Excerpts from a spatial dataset
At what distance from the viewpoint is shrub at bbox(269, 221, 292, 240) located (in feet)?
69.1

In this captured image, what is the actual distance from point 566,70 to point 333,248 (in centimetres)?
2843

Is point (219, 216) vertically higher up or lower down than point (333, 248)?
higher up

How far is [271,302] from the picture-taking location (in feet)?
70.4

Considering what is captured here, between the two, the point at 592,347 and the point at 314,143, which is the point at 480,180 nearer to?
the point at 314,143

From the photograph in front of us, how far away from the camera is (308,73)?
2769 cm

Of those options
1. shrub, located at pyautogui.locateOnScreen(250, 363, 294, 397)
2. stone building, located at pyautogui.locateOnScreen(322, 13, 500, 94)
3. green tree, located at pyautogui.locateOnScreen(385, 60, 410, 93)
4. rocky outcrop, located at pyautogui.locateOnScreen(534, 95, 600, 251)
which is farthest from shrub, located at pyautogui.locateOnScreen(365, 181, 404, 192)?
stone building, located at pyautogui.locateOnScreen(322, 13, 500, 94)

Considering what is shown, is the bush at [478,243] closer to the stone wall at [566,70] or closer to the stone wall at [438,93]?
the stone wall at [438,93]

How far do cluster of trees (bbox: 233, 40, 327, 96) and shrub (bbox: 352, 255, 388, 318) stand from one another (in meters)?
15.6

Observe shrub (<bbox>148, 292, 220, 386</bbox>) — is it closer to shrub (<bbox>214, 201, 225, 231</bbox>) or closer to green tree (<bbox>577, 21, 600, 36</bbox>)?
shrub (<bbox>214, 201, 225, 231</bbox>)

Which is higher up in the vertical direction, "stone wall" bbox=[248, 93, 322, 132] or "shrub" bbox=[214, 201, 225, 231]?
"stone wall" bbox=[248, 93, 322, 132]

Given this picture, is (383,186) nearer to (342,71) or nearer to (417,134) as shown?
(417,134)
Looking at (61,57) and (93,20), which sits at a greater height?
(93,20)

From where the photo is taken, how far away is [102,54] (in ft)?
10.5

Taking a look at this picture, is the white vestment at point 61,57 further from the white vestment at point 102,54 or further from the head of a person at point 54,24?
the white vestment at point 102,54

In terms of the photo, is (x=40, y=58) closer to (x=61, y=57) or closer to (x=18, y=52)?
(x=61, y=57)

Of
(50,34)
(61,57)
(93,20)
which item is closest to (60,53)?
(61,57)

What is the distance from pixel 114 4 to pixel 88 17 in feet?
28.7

> [Given problem] Output every line of the records above as a JSON list of strings, one string per line, omitting blank lines.

> [Answer to the exercise]
[
  "At what distance from the viewpoint is shrub at bbox(269, 221, 292, 240) located (in feet)?",
  "69.1",
  "In this captured image, what is the actual distance from point 566,70 to point 333,248 (in centimetres)?",
  "2843",
  "Is point (219, 216) vertically higher up or lower down than point (333, 248)?",
  "higher up",
  "How far is [271,302] from the picture-taking location (in feet)?",
  "70.4",
  "Considering what is captured here, between the two, the point at 592,347 and the point at 314,143, which is the point at 480,180 nearer to?",
  "the point at 314,143",
  "From the photograph in front of us, how far away from the camera is (308,73)?",
  "2769 cm",
  "Of those options",
  "1. shrub, located at pyautogui.locateOnScreen(250, 363, 294, 397)",
  "2. stone building, located at pyautogui.locateOnScreen(322, 13, 500, 94)",
  "3. green tree, located at pyautogui.locateOnScreen(385, 60, 410, 93)",
  "4. rocky outcrop, located at pyautogui.locateOnScreen(534, 95, 600, 251)",
  "which is farthest from shrub, located at pyautogui.locateOnScreen(365, 181, 404, 192)?",
  "stone building, located at pyautogui.locateOnScreen(322, 13, 500, 94)",
  "Considering what is shown, is the bush at [478,243] closer to the stone wall at [566,70] or closer to the stone wall at [438,93]?",
  "the stone wall at [438,93]",
  "How far do cluster of trees (bbox: 233, 40, 327, 96) and shrub (bbox: 352, 255, 388, 318) stand from one another (in meters)?",
  "15.6",
  "Observe shrub (<bbox>148, 292, 220, 386</bbox>) — is it closer to shrub (<bbox>214, 201, 225, 231</bbox>) or closer to green tree (<bbox>577, 21, 600, 36</bbox>)?",
  "shrub (<bbox>214, 201, 225, 231</bbox>)",
  "Which is higher up in the vertical direction, \"stone wall\" bbox=[248, 93, 322, 132] or \"shrub\" bbox=[214, 201, 225, 231]?",
  "\"stone wall\" bbox=[248, 93, 322, 132]",
  "Given this picture, is (383,186) nearer to (342,71) or nearer to (417,134) as shown?",
  "(417,134)",
  "Looking at (61,57) and (93,20), which sits at a greater height?",
  "(93,20)",
  "From where the photo is taken, how far away is [102,54] (in ft)?",
  "10.5",
  "Taking a look at this picture, is the white vestment at point 61,57 further from the white vestment at point 102,54 or further from the head of a person at point 54,24?",
  "the white vestment at point 102,54",
  "In terms of the photo, is (x=40, y=58) closer to (x=61, y=57) or closer to (x=18, y=52)?",
  "(x=61, y=57)",
  "Of",
  "(50,34)",
  "(61,57)",
  "(93,20)",
  "which item is closest to (60,53)?",
  "(61,57)",
  "What is the distance from pixel 114 4 to pixel 88 17 in feet?",
  "28.7"
]